Kaushini Nuthyangana

Personal information
- Full name: Edirisooriya Mohottilage Kaushini Nuthyanga Heram Senavirathna
- Born: 5 August 2002 (age 24) Colombo, Sri Lanka
- Batting: Right-handed
- Role: Wicket-keeper

International information
- National side: Sri Lanka;
- ODI debut (cap 84): 20 February 2026 v West Indies
- Last ODI: 22 February 2026 v West Indies
- T20I debut (cap 52): 2 October 2022 v United Arab Emirates
- Last T20I: 8 October 2022 v Malaysia
- T20I shirt no.: 33

Domestic team information
- 2018/19–2021/22: Colts Cricket Club
- 2022: Ace Capital Cricket Club

Career statistics
| Competition | WT20I |
| Matches | 3 |
| Runs scored | 9 |
| Batting average | 3.00 |
| 100s/50s | 0/0 |
| Top score | 8 |
| Catches/stumpings | 1/– |

Medal record
Women's cricket
Representing Sri Lanka
Asia Cup
| Runner-up | 2026 UAE |  |
Asian Games
| Silver medal – second place | 2022 Hangzhou |  |
- Source: Cricinfo, 4 February 2023

= Kaushini Nuthyangana =

Sri Lankan cricketer

Edirisooriya Mohottilage Kaushini Nuthyanga Heram Senavirathna (born 5 August 2002), commonly known as Kaushini Nuthyangana is a Sri Lankan cricketer who plays for the Sri Lanka women's cricket team as a left-hand batter and wicket-keeper.

==International career==
In June 2022, Nuthyangana was named in Sri Lanka's Women's One Day International (WODI) and Women's Twenty20 International (WT20I) squad for the series against India.

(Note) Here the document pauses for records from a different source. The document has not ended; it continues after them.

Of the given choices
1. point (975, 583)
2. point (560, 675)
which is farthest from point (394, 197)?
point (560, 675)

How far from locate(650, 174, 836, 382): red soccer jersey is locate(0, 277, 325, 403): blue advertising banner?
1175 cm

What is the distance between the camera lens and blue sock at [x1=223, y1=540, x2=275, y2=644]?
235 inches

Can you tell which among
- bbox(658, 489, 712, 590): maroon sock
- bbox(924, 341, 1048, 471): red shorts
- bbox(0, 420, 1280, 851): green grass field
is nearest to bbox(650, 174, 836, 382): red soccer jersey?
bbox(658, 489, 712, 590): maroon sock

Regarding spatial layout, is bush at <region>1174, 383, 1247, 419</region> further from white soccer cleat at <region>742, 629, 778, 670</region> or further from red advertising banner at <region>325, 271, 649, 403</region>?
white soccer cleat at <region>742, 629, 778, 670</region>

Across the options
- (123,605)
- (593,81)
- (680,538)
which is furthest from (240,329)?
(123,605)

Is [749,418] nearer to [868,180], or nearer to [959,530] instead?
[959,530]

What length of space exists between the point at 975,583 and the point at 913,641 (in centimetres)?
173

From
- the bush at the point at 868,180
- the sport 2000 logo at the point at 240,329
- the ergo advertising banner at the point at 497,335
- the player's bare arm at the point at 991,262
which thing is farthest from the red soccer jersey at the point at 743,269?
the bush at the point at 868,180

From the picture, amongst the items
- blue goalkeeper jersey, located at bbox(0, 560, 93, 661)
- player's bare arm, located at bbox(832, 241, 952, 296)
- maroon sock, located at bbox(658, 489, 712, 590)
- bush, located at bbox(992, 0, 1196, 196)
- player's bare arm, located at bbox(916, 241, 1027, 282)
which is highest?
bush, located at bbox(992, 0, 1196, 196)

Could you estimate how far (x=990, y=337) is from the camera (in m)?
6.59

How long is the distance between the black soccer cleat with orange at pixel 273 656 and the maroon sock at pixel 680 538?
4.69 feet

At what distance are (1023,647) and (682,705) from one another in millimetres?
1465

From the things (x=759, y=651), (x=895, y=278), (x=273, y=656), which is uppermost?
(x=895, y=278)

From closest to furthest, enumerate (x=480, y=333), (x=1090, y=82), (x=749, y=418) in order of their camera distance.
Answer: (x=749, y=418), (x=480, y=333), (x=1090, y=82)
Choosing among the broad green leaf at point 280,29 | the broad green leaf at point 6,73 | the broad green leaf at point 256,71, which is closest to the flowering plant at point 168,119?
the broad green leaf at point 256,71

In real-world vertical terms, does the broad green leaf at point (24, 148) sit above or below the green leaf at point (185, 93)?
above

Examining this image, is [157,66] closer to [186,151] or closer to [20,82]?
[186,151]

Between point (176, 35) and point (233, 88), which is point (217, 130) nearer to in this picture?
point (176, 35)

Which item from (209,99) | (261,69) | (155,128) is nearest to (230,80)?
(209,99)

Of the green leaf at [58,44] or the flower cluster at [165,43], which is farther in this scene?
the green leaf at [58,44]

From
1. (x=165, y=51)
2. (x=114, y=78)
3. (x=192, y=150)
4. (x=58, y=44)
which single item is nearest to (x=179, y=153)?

In September 2022, she was named in the national squad for the Women's Asia Cup. She made her WT20I debut on 2 October 2023 against UAE in Women's Asia Cup 2022 at Sylhet International Cricket Stadium Academy Ground, Sylhet.

She was a member of Sri Lanka's squad for the 2023 ICC Women's T20 World Cup in South Africa.